[AIM]
Please gather every line in the items below that contains the string "nearest". Case counts.

(Spatial reasoning records)

________

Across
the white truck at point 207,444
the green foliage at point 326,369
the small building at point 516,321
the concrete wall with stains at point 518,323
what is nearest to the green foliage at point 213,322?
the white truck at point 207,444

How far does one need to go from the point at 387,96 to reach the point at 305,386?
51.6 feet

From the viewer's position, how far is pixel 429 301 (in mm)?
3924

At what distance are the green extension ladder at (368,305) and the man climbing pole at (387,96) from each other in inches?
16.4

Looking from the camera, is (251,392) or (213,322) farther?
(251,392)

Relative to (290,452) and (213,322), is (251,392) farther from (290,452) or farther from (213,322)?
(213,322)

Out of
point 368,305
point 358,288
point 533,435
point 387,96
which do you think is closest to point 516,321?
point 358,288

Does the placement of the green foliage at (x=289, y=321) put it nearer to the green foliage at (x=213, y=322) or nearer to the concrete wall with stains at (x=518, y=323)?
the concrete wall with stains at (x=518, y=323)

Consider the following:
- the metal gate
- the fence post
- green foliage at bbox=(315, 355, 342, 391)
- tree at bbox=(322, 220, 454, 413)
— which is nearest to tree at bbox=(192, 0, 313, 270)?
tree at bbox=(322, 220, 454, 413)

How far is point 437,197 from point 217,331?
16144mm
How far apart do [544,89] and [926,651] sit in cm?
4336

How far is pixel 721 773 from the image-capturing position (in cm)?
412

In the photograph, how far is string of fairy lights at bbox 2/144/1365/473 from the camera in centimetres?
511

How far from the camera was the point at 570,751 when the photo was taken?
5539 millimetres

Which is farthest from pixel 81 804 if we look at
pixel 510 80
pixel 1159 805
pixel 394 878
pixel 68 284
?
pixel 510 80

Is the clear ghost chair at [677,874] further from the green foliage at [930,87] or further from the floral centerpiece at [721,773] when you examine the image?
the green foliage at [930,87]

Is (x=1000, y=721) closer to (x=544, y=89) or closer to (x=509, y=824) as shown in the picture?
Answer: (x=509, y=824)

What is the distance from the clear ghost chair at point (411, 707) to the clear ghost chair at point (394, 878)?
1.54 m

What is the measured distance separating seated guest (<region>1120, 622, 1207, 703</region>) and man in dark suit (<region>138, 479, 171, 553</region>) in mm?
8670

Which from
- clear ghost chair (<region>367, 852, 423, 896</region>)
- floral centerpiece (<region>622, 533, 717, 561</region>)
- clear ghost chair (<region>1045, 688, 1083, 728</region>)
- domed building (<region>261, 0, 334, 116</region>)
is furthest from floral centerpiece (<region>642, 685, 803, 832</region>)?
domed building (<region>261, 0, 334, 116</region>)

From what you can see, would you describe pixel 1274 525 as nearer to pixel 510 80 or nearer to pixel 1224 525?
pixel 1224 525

________

[RESULT OF THIS EXERCISE]
what is nearest to the green foliage at point 213,322?
— which is nearest to tree at bbox=(192, 0, 313, 270)?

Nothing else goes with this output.